**What to work on**
Repeat word for word the stretch from the line containing "What is the distance from" through the end of the records, leaving the pictures out.
• • • • • • •
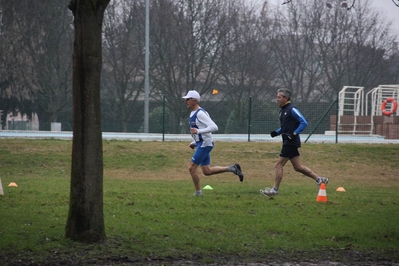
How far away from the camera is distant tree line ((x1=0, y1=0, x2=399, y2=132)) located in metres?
44.3

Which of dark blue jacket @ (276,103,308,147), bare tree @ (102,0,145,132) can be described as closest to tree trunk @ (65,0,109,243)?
dark blue jacket @ (276,103,308,147)

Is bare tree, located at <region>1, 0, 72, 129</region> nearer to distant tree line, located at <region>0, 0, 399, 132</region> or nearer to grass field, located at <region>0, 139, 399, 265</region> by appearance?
distant tree line, located at <region>0, 0, 399, 132</region>

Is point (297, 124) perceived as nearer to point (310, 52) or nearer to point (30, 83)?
point (30, 83)

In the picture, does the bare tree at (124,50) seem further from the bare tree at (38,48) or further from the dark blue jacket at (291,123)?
the dark blue jacket at (291,123)

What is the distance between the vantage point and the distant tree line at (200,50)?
4431cm

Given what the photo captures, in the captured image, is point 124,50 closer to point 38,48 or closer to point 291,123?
point 38,48

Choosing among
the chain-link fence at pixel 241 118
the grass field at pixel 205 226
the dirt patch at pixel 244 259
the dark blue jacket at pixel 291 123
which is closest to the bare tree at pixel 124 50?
the chain-link fence at pixel 241 118

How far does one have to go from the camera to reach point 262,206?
11.7m

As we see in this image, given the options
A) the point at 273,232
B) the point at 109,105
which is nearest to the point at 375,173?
the point at 273,232

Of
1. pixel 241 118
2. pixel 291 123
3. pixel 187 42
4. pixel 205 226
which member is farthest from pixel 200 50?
pixel 205 226

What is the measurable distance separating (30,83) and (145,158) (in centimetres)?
2307

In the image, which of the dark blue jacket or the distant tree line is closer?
the dark blue jacket

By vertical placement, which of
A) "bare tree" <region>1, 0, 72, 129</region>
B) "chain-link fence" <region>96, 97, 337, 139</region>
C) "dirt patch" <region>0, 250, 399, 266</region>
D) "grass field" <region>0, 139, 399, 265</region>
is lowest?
"dirt patch" <region>0, 250, 399, 266</region>

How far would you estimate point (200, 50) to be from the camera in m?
45.7
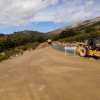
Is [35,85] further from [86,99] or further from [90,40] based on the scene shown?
[90,40]

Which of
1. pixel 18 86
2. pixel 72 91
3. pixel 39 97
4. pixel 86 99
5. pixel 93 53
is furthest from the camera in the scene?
pixel 93 53

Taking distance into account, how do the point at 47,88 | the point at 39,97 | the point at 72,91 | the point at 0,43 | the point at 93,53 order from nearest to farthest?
1. the point at 39,97
2. the point at 72,91
3. the point at 47,88
4. the point at 93,53
5. the point at 0,43

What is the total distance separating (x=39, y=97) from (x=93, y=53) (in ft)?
25.6

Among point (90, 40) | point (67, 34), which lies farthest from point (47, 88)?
point (67, 34)

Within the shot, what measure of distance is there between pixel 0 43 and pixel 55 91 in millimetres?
47995

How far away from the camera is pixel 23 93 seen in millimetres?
3115

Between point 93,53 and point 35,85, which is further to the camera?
point 93,53

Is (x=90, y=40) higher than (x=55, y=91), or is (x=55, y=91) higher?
(x=90, y=40)

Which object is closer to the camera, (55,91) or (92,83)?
(55,91)

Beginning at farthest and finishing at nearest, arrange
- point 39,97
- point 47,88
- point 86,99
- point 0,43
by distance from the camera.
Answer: point 0,43
point 47,88
point 39,97
point 86,99

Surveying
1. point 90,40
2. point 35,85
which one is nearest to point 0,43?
point 90,40

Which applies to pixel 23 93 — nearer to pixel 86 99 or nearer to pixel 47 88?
pixel 47 88

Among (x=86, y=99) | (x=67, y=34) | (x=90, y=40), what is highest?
(x=67, y=34)

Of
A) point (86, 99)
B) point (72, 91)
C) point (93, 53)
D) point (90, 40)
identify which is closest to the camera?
point (86, 99)
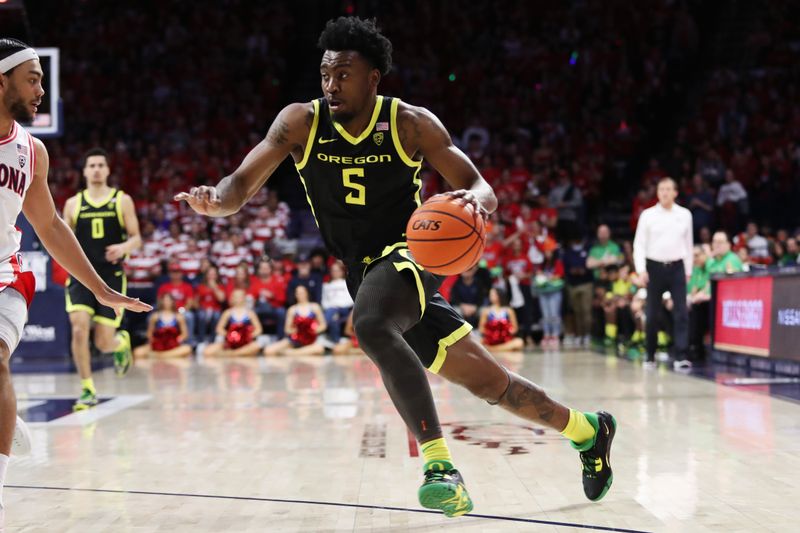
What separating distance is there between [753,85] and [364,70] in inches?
703

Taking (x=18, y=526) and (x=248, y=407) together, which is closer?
(x=18, y=526)

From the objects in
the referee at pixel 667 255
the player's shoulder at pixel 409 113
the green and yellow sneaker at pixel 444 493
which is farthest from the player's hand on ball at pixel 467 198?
the referee at pixel 667 255

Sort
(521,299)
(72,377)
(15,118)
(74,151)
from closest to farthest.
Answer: (15,118) < (72,377) < (521,299) < (74,151)

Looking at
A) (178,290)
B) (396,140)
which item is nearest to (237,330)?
(178,290)

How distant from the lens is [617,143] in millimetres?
19750

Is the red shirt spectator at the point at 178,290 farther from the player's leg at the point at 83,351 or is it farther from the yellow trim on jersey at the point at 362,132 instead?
the yellow trim on jersey at the point at 362,132

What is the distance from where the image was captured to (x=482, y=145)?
62.4ft

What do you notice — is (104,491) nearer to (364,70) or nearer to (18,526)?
(18,526)

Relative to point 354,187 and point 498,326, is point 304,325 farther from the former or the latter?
point 354,187

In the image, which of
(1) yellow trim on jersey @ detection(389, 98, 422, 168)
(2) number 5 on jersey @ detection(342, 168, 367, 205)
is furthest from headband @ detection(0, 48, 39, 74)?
(1) yellow trim on jersey @ detection(389, 98, 422, 168)

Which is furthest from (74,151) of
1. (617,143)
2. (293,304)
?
(617,143)

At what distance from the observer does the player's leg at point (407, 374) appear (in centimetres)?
319

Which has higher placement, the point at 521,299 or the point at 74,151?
the point at 74,151

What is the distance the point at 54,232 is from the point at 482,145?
15590mm
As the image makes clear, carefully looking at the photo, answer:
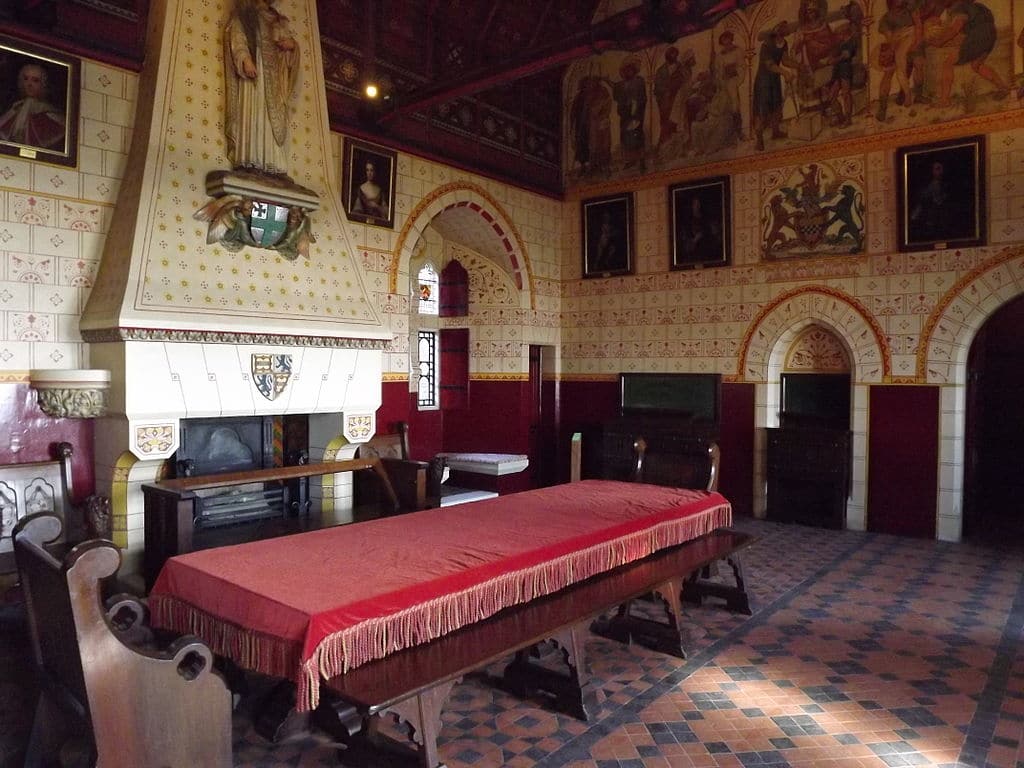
• • • • • • •
**Exercise response**
What is the distance from where the image was captured to (x=482, y=145)?
62.4ft

What do you notice — is (104,491) nearer to (364,70) or nearer to (18,526)?
(18,526)

Relative to point 354,187 and point 498,326, is point 304,325 farther from the former or the latter?
point 354,187

In the image, which of
(1) yellow trim on jersey @ detection(389, 98, 422, 168)
(2) number 5 on jersey @ detection(342, 168, 367, 205)
is furthest from headband @ detection(0, 48, 39, 74)?
(1) yellow trim on jersey @ detection(389, 98, 422, 168)

Which is furthest from (74,151) of
1. (617,143)
2. (293,304)
?
(617,143)

At what distance from the observer does the player's leg at point (407, 374) appear (in centimetres)?
319

Which has higher placement, the point at 521,299 or the point at 74,151?
the point at 74,151

What is the distance the point at 54,232 is from the point at 482,145?
15590mm
As the image makes clear, carefully looking at the photo, answer:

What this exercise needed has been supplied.